Subject Re: [firebird-support] Optimizing SELECT DISTINCT ..
Author Ann W. Harrison
Harri Vartiainen wrote:
>
> What would be best way to optimize "SELECT DISTINCT FIELD1 FROM
> TABLE1 ORDER BY FIELD1" query?
>
> I have one table with about 200000 rows and 2000 distinct values,
> query takes on production system 2-5 seconds, according to the query
> plan the whole table is read. I have index defined on FIELD1, but it
> doesn't help in this case.
>
> I'm running FB 2.1.1

First, Firebird is a multi-version database with non-versioning indexes.
That means that FIELD1 of record A may have different values for
different transactions, and all values will be in the index. To
determine whether a value of FIELD1 is visible to your transaction,
Firebird has to read the record, not just the index.

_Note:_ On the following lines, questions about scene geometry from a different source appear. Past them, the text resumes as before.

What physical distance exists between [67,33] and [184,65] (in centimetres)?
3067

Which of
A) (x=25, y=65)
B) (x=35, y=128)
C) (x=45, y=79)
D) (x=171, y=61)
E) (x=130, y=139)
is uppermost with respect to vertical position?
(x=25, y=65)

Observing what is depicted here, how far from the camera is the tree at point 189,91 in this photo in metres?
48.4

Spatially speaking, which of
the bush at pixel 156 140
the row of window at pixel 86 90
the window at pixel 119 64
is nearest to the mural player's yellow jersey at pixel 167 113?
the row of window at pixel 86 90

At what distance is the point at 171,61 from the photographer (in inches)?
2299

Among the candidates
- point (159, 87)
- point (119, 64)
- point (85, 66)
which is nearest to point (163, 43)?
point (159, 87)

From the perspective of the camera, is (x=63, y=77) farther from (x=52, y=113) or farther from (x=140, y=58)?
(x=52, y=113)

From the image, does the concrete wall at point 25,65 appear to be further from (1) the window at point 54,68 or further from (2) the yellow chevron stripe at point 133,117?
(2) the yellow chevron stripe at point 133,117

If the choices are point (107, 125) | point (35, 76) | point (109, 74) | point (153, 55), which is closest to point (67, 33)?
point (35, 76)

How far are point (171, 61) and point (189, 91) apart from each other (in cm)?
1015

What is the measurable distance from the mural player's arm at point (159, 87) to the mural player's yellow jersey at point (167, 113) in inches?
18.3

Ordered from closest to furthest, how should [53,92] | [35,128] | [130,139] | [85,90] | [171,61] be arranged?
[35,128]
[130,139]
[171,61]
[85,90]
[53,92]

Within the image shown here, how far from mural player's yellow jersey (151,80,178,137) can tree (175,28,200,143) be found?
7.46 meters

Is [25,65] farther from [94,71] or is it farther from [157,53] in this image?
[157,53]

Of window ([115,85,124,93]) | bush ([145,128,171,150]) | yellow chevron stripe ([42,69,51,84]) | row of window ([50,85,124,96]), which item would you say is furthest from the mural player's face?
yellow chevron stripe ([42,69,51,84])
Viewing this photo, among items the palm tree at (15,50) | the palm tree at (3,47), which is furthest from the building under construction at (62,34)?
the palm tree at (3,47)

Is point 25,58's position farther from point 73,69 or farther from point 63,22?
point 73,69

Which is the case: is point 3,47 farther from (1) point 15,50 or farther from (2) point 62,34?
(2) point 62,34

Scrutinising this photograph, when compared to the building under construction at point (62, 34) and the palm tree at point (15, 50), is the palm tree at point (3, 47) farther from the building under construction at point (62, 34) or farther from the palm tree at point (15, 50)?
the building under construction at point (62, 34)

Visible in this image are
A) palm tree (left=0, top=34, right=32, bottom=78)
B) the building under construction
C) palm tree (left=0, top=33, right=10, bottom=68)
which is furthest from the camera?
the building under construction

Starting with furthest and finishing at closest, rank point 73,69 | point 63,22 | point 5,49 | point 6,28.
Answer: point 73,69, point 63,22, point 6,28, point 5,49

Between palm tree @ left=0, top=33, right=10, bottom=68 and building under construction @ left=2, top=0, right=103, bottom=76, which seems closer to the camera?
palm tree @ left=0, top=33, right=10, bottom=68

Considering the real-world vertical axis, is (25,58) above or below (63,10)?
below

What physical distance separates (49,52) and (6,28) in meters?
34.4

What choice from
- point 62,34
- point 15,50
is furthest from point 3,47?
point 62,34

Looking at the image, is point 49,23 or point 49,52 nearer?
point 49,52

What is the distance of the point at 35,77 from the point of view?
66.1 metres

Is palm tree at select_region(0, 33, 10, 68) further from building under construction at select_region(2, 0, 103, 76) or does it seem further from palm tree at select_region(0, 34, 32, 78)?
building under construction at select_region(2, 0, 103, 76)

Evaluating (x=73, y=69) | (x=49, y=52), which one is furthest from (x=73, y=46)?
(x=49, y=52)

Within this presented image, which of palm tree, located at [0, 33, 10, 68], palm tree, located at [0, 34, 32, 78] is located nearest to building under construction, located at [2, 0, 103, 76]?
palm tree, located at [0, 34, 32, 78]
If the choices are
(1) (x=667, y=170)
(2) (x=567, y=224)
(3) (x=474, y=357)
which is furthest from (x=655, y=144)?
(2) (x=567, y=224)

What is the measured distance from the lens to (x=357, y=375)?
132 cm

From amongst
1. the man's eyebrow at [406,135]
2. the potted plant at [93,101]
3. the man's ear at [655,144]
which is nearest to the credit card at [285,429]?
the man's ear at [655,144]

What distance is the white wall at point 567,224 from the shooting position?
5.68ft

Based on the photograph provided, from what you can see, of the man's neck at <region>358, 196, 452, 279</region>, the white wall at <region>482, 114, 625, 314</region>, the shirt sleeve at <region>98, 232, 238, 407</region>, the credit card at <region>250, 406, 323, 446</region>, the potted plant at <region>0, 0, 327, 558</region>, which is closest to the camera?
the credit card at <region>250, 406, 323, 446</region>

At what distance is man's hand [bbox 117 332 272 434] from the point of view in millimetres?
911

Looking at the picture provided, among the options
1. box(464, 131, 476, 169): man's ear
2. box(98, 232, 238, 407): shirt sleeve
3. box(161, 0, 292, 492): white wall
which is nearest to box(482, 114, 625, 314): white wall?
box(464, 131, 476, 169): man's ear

So, a "select distinct FIELD1 from TABLE1 order by FIELD1" has
to read every record in the table. The fastest way to read every
record is to start with the first page in the table and read through
to the last page in the table.

"Ah", you say, but that requires a sort and reading is Kn while
sorting is K n log n. But the K involved in reading is vastly
larger than the K in a sort, so in almost all cases it's faster
to read records in their natural stored order and sort them rather
than rattle the disk to death picking out records in index order.

Your query may be faster if you drop the "order by" clause.


Good luck,

Ann